The expectation is abundantly clear for anyone who would come after Him- that we should pursue His ways. “When you pray”, “When you fast”, “When you give”, not if (see sermon on the mount, Mt 5-7). Two significant passages in the book of James highlight these realities together: Living faith is evidenced by real works (chapter 2), and we do not have because we do not ask (chapter 4). While there are many other passages we could draw on, the picture is clear.
For Jesus, these ways (prayer and service) are interconnected to knowing God. It is a false dichotomy to pit them against one another, to reject either is to reject the way of Jesus.
If our zeal is godly, over time we’ll bear the fruit of the Spirit and care more deeply for the people around us and the communities we live in. Sacrificial service will become normative, as will a life of prayer. We should be suspect in our own lives and discern the wisdom of others when the two seem divorced or dramatically imbalanced.

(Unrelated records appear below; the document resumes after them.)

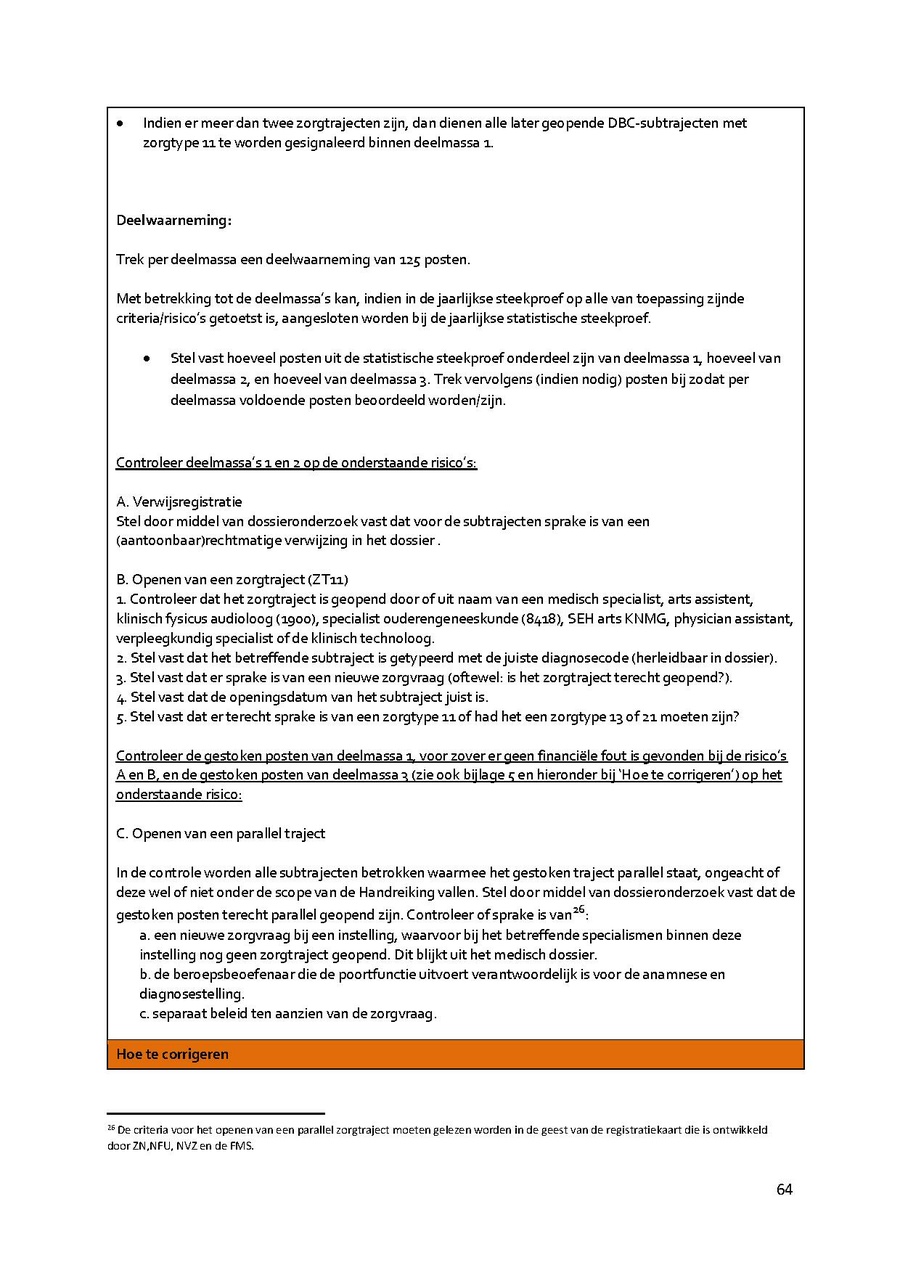 • Indien er meer dan twee zorgtrajecten zijn, dan dienen alle later geopende DBC-subtrajecten met zorgtype 11 te worden gesignaleerd binnen deelmassa 1.

Deelwaarneming:

Trek per deelmassa een deelwaarneming van 125 posten.

Met betrekking tot de deelmassa's kan, indien in de jaarlijkse steekproef op alle van toepassing zijnde criteria/risico's getoetst is, aangesloten worden bij de jaarlijkse statistische steekproef.

• Stel vast hoeveel posten uit de statistische steekproef onderdeel zijn van deelmassa 1, hoeveel van deelmassa 2, en hoeveel van deelmassa 3. Trek vervolgens (indien nodig) posten bij zodat per deelmassa voldoende posten beoordeeld worden/zijn.

Controleer deelmassa's 1 en 2 op de onderstaande risico's:

A. Verwijsregistratie
Stel door middel van dossieronderzoek vast dat voor de subtrajecten sprake is van een (aantoonbaar)rechtmatige verwijzing in het dossier .

B. Openen van een zorgtraject (ZT11)
1. Controleer dat het zorgtraject is geopend door of uit naam van een medisch specialist, arts assistent, klinisch fysicus audioloog (1900), specialist ouderengeneeskunde (8418), SEH arts KNMG, physician assistant, verpleegkundig specialist of de klinisch technoloog.
2. Stel vast dat het betreffende subtraject is getypeerd met de juiste diagnosecode (herleidbaar in dossier).
3. Stel vast dat er sprake is van een nieuwe zorgvraag (oftewel: is het zorgtraject terecht geopend?).
4. Stel vast dat de openingsdatum van het subtraject juist is.
5. Stel vast dat er terecht sprake is van een zorgtype 11 of had het een zorgtype 13 of 21 moeten zijn?

Controleer de gestoken posten van deelmassa 1, voor zover er geen financiële fout is gevonden bij de risico's A en B, en de gestoken posten van deelmassa 3 (zie ook bijlage 5 en hieronder bij 'Hoe te corrigeren') op het onderstaande risico:

C. Openen van een parallel traject

In de controle worden alle subtrajecten betrokken waarmee het gestoken traject parallel staat, ongeacht of deze wel of niet onder de scope van de Handreiking vallen. Stel door middel van dossieronderzoek vast dat de gestoken posten terecht parallel geopend zijn. Controleer of sprake is van$^{26}$:
a. een nieuwe zorgvraag bij een instelling, waarvoor bij het betreffende specialismen binnen deze instelling nog geen zorgtraject geopend. Dit blijkt uit het medisch dossier.
b. de beroepsbeoefenaar die de poortfunctie uitvoert verantwoordelijk is voor de anamnese en diagnosestelling.
c. separaat beleid ten aanzien van de zorgvraag.

Hoe te corrigeren

$^{26}$ De criteria voor het openen van een parallel zorgtraject moeten gelezen worden in de geest van de registratiekaart die is ontwikkeld door ZN,NFU, NVZ en de FMS.

64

While ForColumbia is certainly about doing good for our neighbors in acts of love and service to our city, it is also an invitation to more. The “more” that Jesus taught, modeled, and made a way for us to step into. And while PrayComo encourages us to commit to regular times in our private prayer, it is an invitation that will bear the fruit of service and love in our lives. For Jesus, these are integrated. It’s not a choice between volunteerism, sacrificial service, investing in community OR cultivating a deep life of prayer, practicing silence and solitude, engaging with spiritual disciplines. It is a call to abide in Him, and bear fruit. When asked the greatest commandment, Jesus responded: “Love the Lord your God with all your heart and with all your soul and with all your mind and with all your strength.’ The second is this: ‘Love your neighbor as yourself.’ There is no commandment greater than these.” (Mark 12:30-31). We need time with Jesus in prayer to bear fruit with Jesus in action.